4. Why should vector store retrieval include a recency bias?

Show Answer

Pure semantic similarity can retrieve very old memories that, while topically relevant, may be outdated or superseded by more recent information. For example, a user might have changed their preference from PostgreSQL to MongoDB in a recent conversation, but a pure similarity search for "database" would return both old and new preferences equally. A recency bias ensures that more recent memories receive a score boost, so up-to-date information is preferred when multiple relevant memories exist.

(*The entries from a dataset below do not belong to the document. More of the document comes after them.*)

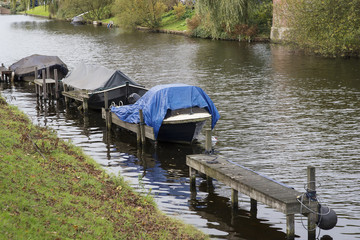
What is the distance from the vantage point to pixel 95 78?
3325 centimetres

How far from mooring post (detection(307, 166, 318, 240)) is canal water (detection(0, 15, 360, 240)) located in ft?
0.85

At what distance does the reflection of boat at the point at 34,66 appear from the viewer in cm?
4262

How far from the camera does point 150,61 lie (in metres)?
53.5

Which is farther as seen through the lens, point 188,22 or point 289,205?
point 188,22

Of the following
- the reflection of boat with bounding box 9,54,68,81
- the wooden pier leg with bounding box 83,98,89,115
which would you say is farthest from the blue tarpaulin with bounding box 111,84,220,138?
the reflection of boat with bounding box 9,54,68,81

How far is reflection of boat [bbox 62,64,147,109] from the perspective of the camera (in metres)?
30.6

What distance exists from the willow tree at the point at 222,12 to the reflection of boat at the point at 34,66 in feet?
84.3

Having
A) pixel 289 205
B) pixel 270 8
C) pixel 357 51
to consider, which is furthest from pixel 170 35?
pixel 289 205

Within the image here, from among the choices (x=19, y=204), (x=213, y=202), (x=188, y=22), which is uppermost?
(x=188, y=22)

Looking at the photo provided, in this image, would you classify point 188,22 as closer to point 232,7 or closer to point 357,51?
point 232,7

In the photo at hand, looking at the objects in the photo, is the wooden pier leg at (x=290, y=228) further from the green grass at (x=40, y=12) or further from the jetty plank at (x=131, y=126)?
the green grass at (x=40, y=12)

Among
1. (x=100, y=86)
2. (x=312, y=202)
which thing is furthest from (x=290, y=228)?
(x=100, y=86)

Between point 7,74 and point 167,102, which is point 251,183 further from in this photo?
point 7,74

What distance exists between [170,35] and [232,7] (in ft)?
62.5
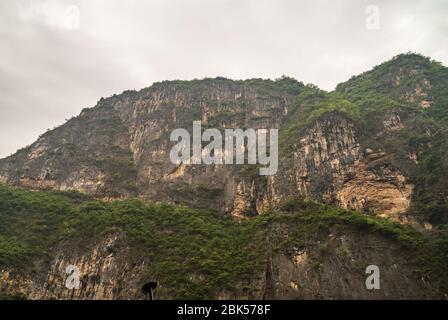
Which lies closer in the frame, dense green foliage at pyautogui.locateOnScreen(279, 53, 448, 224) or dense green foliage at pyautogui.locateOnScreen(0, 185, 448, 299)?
dense green foliage at pyautogui.locateOnScreen(0, 185, 448, 299)

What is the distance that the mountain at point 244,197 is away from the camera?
103ft

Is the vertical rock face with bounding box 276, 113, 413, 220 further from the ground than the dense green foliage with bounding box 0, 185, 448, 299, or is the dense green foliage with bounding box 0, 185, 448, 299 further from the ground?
the vertical rock face with bounding box 276, 113, 413, 220

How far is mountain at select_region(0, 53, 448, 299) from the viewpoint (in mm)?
31375

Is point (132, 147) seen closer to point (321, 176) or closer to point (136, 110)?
point (136, 110)

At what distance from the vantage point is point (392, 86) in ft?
196

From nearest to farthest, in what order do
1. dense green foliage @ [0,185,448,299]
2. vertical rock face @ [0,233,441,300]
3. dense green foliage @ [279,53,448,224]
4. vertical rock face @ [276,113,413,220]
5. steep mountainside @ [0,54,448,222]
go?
vertical rock face @ [0,233,441,300], dense green foliage @ [0,185,448,299], dense green foliage @ [279,53,448,224], vertical rock face @ [276,113,413,220], steep mountainside @ [0,54,448,222]

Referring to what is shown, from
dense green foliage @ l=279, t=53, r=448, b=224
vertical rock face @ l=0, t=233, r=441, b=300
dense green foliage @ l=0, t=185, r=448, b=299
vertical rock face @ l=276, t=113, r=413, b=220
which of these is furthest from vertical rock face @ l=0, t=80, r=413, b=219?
vertical rock face @ l=0, t=233, r=441, b=300

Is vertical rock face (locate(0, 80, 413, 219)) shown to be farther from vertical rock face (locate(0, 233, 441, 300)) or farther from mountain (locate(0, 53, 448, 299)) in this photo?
vertical rock face (locate(0, 233, 441, 300))

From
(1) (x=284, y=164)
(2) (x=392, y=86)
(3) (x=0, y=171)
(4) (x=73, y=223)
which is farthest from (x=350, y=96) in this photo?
(3) (x=0, y=171)

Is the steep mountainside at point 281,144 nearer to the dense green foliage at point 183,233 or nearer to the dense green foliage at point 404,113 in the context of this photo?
the dense green foliage at point 404,113

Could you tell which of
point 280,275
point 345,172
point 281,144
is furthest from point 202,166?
point 280,275

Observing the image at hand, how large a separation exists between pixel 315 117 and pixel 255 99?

5. What privacy considerations apply to user profile systems in conversational AI?

Show Answer

User profile systems must comply with data protection regulations (GDPR, CCPA) by implementing clear data retention policies, providing users the ability to view and delete their profiles, minimizing stored data to what is necessary, encrypting data at rest, and obtaining explicit consent before storing sensitive information. Developers should distinguish between information the user has explicitly shared versus information inferred from conversation patterns, and be especially cautious with health, financial, and relationship data.

Key Takeaways

Memory is layered: Production systems combine short-term memory (sliding window), long-term memory (summaries and vector stores), session persistence, and user profiles. Each layer serves a different purpose and operates at a different timescale.
Token budgeting is essential: Every byte of memory included in the context window competes with the space available for the system prompt, retrieved knowledge, and the model's generation. Use token-aware memory management to maximize utilization without overflow.
Summarization must be selective: Not all conversation content deserves equal preservation. Prioritize user preferences, decisions, unresolved questions, and key facts. Routine pleasantries and repeated information can be safely compressed.
Vector retrieval enables long-term recall: Embedding-based memory search allows the system to retrieve relevant information from weeks or months ago based on what the user is currently discussing, transcending the limitations of recency-only approaches.
Self-managed memory is the frontier: MemGPT/Letta demonstrates that LLMs can manage their own memory through function calls, creating more flexible and context-aware memory systems than hand-coded heuristics. This approach works best with capable models and careful prompt engineering.